Nel giorno in cui governo e sindacati si trovano invischiati nella sentenza di Pomigliano, una nuova attestazione di stima per Marchionne arriva dall'altro lato dell'Atlantico, da quegli Stati Uniti in piena campagna elettorale e dove il manager italo-canadese è un convinto sostenitore del presidente uscente.
Proprio Obama ha rilasciato ieri uno spot pubblicitario che cita direttamente le parole di Marchionne per smentire una boutade del candidato repubblicano Mitt Romney. Jeep, che fa parte del gruppo Chrysler ora controllato da FIAT, dovrebbe essere rilocalizzata in Cina abbandonando la storica fabbrica dell'Ohio? Niente affatto, smentisce Marchionne stesso, e la campagna del presidente democratico si affretta a rilanciare il messaggio per allungare ancora proprio in Ohio, guarda a caso uno degli "stati-chiave" dell'elezione.
Possibile che in America, patria del liberismo finanziario e del "guai a intervenire in economia", la scelta di una compagnia privata possa diventare l'ago della bilancia in una campagna elettorale presidenziale?

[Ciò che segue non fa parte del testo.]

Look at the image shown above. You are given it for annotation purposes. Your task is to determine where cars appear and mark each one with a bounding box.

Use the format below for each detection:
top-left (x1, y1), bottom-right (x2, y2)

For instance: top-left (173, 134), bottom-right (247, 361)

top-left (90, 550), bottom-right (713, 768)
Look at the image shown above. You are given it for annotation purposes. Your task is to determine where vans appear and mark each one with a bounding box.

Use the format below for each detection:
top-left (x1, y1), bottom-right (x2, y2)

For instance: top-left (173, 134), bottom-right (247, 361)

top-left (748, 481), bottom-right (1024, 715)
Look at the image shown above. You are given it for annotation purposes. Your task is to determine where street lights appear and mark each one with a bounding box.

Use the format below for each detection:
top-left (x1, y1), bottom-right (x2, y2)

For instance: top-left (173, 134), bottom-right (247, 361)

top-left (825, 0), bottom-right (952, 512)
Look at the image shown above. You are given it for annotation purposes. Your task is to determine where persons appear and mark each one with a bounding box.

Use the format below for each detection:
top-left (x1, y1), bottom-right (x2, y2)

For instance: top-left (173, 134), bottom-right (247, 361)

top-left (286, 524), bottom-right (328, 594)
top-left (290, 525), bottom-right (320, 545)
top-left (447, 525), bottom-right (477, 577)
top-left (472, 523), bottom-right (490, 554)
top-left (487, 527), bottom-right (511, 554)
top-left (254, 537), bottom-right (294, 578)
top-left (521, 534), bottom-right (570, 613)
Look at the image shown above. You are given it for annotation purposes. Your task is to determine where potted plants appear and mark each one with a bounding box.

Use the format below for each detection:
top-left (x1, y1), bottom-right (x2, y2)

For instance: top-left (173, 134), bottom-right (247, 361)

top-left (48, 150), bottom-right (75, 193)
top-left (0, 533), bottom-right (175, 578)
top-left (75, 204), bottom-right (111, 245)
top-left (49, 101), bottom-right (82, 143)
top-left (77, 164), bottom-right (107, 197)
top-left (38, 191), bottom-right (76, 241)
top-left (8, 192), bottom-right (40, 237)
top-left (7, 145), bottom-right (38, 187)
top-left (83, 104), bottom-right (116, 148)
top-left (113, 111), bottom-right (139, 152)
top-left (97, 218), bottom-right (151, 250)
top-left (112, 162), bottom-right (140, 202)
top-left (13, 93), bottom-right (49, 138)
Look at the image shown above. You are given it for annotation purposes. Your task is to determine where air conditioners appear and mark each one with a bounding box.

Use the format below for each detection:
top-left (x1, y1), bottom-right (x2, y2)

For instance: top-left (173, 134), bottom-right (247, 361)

Proprio Romney poi è quello che metterebbe dei paletti, accusando Obama di aver svenduto la Chrysler "agli italiani", primo passo dello smantellamento di un bene nazionale come l'automobile.
In Italia invece il governo (tecnico) fatica a trovare una posizione (politica) con cui dialogare, se possibile, con FIAT, e anche le varie opposizioni si trovano chiuse dal ricatto dell'azienda torinese: noi produciamo in Italia a un costo del lavoro svantaggioso, almeno fateci fare come vogliamo nelle fabbriche.
Un'Italia più liberista degli USA, insomma, che fatica a trovare il bandolo della matassa e che francamente sembra essere presa da tutt'altre polemiche. In attesa di svegliarsi e di vedere un premier bussare al Lingotto con il cappello in mano.